May 19 saw the last phase of voting being concluded for the 17th Lok Sabha Election. Now, the public and all the political parties are waiting with breath to see, who will be crowned the Prime Minister for the next five years.
While we wait eagerly for the results to be announced on May 23, various media organizations and private agencies have started conducting exit polls that are being keenly watched by both the political maestros and the common citizens of India.
Exit polls are common phenomena after every Lok Sabha and are not something new that has come up overnight. However, even today the accuracy of these polls are debated upon with fervour. While some claim that the exit poll results cannot be relied, upon others feel that there is some truth in them.
What are Exit Polls and How are they Carried Out?

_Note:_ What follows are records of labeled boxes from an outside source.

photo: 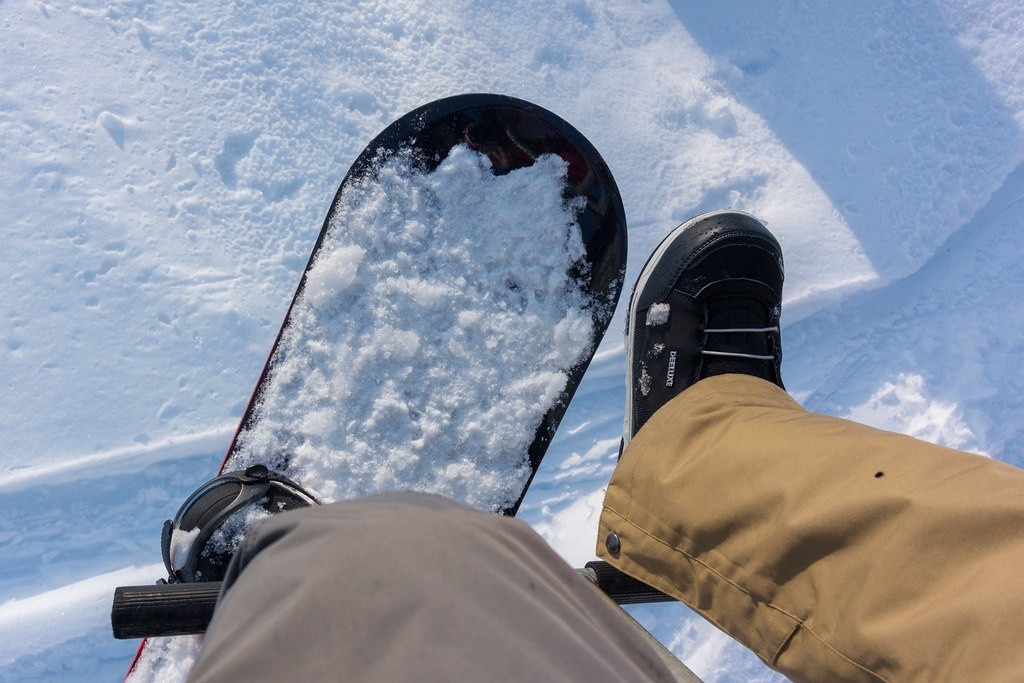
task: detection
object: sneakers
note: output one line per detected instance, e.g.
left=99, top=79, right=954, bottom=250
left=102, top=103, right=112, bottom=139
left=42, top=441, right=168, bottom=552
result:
left=167, top=473, right=320, bottom=583
left=624, top=207, right=785, bottom=450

An exit poll is conducted immediately after the voting process gets over. However, exit polls must not be confused with election polls which essentially tries to understand the mood of the nation. While election polls basically ask voters which candidate they are likely to vote for, exit polls ask whom did they vote for.

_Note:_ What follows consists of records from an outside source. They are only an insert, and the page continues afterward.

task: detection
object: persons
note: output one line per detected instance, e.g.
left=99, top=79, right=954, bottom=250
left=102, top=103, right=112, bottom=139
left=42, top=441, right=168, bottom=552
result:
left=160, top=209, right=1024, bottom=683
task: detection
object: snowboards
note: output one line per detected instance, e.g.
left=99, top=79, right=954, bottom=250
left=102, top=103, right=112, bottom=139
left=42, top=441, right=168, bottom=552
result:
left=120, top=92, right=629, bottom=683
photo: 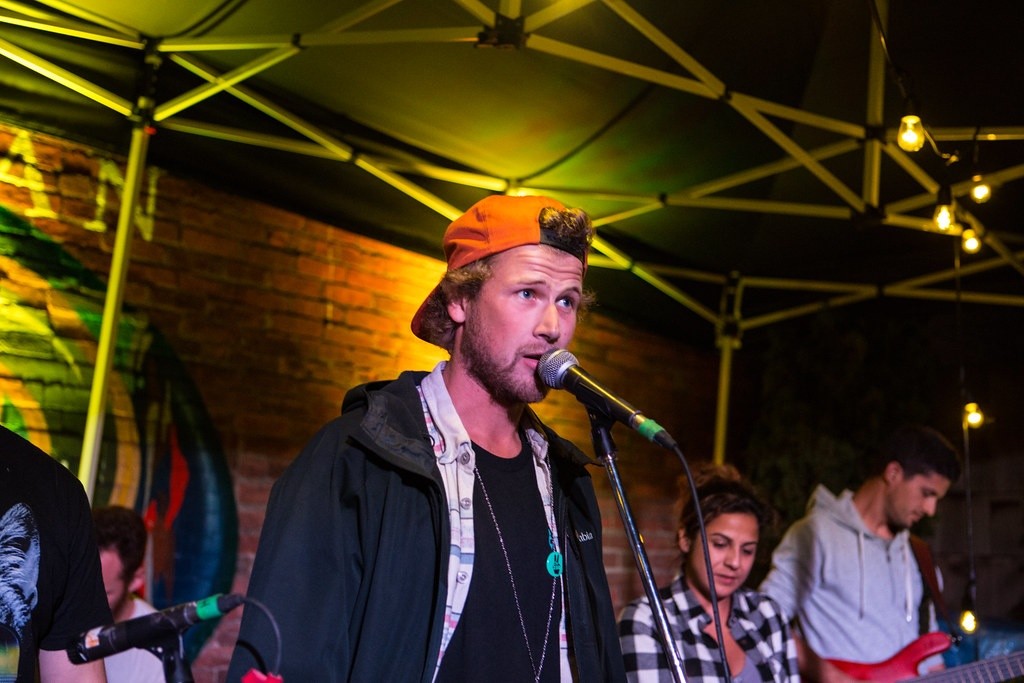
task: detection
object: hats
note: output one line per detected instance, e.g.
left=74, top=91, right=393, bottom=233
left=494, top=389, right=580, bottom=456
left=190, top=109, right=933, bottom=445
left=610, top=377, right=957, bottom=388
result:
left=411, top=196, right=587, bottom=352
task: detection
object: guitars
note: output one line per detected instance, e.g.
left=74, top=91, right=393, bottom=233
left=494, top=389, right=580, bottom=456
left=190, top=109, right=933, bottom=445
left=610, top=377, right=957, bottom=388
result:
left=820, top=631, right=1024, bottom=683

Exit polls are often considered a handy way to understand which party is likely to get majority seats in the Lok Sabha or whether a coalition government will be formed. However, it suffices to say that exit polls are not completely reliable and must be taken with a pinch of salt.

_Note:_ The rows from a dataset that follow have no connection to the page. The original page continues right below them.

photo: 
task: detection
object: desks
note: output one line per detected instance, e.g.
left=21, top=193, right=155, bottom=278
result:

Converting the Votes into Seats – The Tricky Part of Exit Polls
There is no universal system of conducting exit polls and different agencies use different methods to come to a conclusion. However, there is one step that is common in all the methods applied in carrying out exit polls i.e. sampling. While some organizations use random sampling others carry out the systematic sampling process for the exit polls.
However, collecting data is one part of the problem as the far more formidable issue is to convert the vote share into seats. The sampling and the data collection offers a vague sense of the vote share but to actually convert it into Lok Sabha seats and to come up with a tangible result is a complex statistical and mathematical exercise. Most organizations conducting an exit poll apply the “uniform regional swing” method to convert the votes into seats.
Are the Exit Polls Accurate and Reliable?
Like we said earlier, exit polls are often unreliable and must not be trusted wholeheartedly. Let us see with the help of some examples why exit polls are not altogether reliable.
In the 2004 Lok Sabha elections, the exit polls claimed that the National Democratic Alliance (NDA) led by the BJP would emerge as the ultimate winner, which was not the case, as Indian National Congress returned to power after a hiatus of eight years. Similarly, in the 2009 elections, the exit polls incorrectly predicted the margin with which the United Progressive Alliance (UPA) would gain victory.
According to Pranav Gupta, a PhD student at the University of California, the exit polls are often inaccurate due to a number of factors like the voters lying about their vote, questioning bias, absence of representative and random sampling, and bad fieldwork. Apart from these, many organizations and media agencies have also been accused of tampering with the data to maintain allegiance with a particular political party.
The Relevance of Exit Polls in the Indian General Elections
The relevance and value of exit polls changes from one section of the society to the other. For the citizens and the media, the exit polls are like an adrenaline rush and a way of getting to know which political party has the chances of getting the most seats. The importance and value of the polls cease to exist in their minds the moment the actual results are announced. However, for sociologists and psephologists, all aspects of the election including the exit polls hold a deeper meaning and relevance. This is because the exit polls not only reflects the possible winner but also how the mind of the electorate works. This information holds immense relevance.
Experts are of the view that the issue of the inaccuracy of the exit polls is due to lack of transparency in the process of how these polls are carried out, absence of proper scientific guidelines, and protocols. The organizations and the agencies conducting these polls do not make public that the methods they are using to design the survey, their sample size, and the scientific methodology they are using to convert the votes into seats.
So, it is best to see the exit polls but not take it to heart and wait for the results to be announced on May 23.